■ STATED TASK ■
Can you extract every line of the listing below word for word, leaving the pictures out of your answer?

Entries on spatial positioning

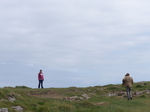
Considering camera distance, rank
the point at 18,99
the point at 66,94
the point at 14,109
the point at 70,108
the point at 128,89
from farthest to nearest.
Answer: the point at 66,94 → the point at 128,89 → the point at 18,99 → the point at 70,108 → the point at 14,109

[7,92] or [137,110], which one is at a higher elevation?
[7,92]

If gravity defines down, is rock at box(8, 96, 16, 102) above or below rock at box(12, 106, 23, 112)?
above

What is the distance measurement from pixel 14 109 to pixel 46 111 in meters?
1.60

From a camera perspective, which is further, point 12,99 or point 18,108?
point 12,99

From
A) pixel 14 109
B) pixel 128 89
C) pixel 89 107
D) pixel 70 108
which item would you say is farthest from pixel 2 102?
pixel 128 89

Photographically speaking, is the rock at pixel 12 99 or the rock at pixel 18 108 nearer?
the rock at pixel 18 108

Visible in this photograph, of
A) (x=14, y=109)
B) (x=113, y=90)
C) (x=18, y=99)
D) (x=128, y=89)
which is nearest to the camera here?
(x=14, y=109)

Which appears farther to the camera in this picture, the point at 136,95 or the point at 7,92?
the point at 136,95

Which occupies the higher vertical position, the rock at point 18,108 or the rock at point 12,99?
the rock at point 12,99

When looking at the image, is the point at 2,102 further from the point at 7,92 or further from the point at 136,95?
the point at 136,95

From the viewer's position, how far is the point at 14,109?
593 inches

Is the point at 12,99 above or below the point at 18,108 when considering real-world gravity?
above

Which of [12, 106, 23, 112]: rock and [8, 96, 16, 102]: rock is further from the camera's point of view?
[8, 96, 16, 102]: rock

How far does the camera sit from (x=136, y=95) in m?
25.2
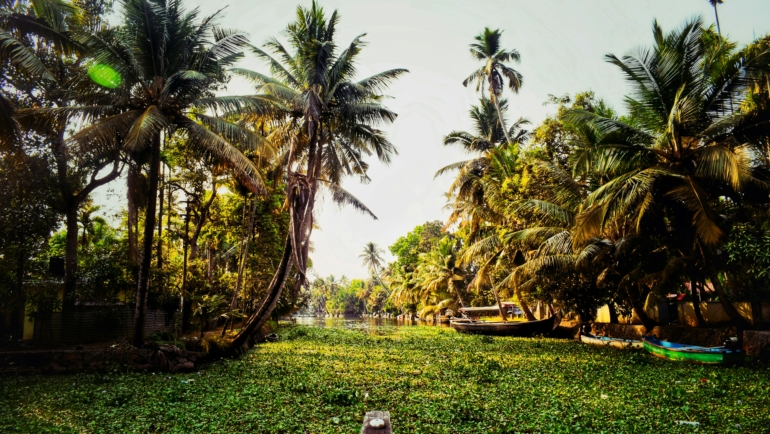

■ COMPLETED EXERCISE ■
Considering camera distance, rank
the point at 18,99
the point at 66,94
the point at 14,109
the point at 70,108
the point at 128,89
from farthest to nearest.
Answer: the point at 66,94 → the point at 128,89 → the point at 18,99 → the point at 70,108 → the point at 14,109

[7,92] or [137,110], which one is at a higher elevation?
[7,92]

If gravity defines down, is rock at box(8, 96, 16, 102) above or below rock at box(12, 106, 23, 112)?
above

What is the distance measurement from pixel 14 109 to pixel 46 111 in meters?
1.60

From a camera perspective, which is further, point 12,99 or point 18,108?
point 12,99

From
A) pixel 14 109
B) pixel 128 89
C) pixel 89 107
D) pixel 70 108
which item would you say is farthest from pixel 2 102?
pixel 128 89

Photographically speaking, is the rock at pixel 12 99 or the rock at pixel 18 108 nearer?
the rock at pixel 18 108

Visible in this photograph, of
A) (x=14, y=109)
B) (x=113, y=90)
C) (x=18, y=99)
D) (x=128, y=89)
which is nearest to the camera here?
(x=14, y=109)

Which appears farther to the camera in this picture, the point at 136,95 or the point at 7,92?
the point at 136,95

Which occupies the higher vertical position, the rock at point 18,108 or the rock at point 12,99?
the rock at point 12,99

When looking at the image, is the point at 2,102 further from the point at 7,92 or further from the point at 136,95?
the point at 136,95

From the viewer's position, how far is the point at 14,109?
593 inches

Is the point at 12,99 above or below the point at 18,108 when considering real-world gravity?
above

Which of [12, 106, 23, 112]: rock and [8, 96, 16, 102]: rock is further from the camera's point of view?
[8, 96, 16, 102]: rock

How far does the camera sit from (x=136, y=95) in m?
25.2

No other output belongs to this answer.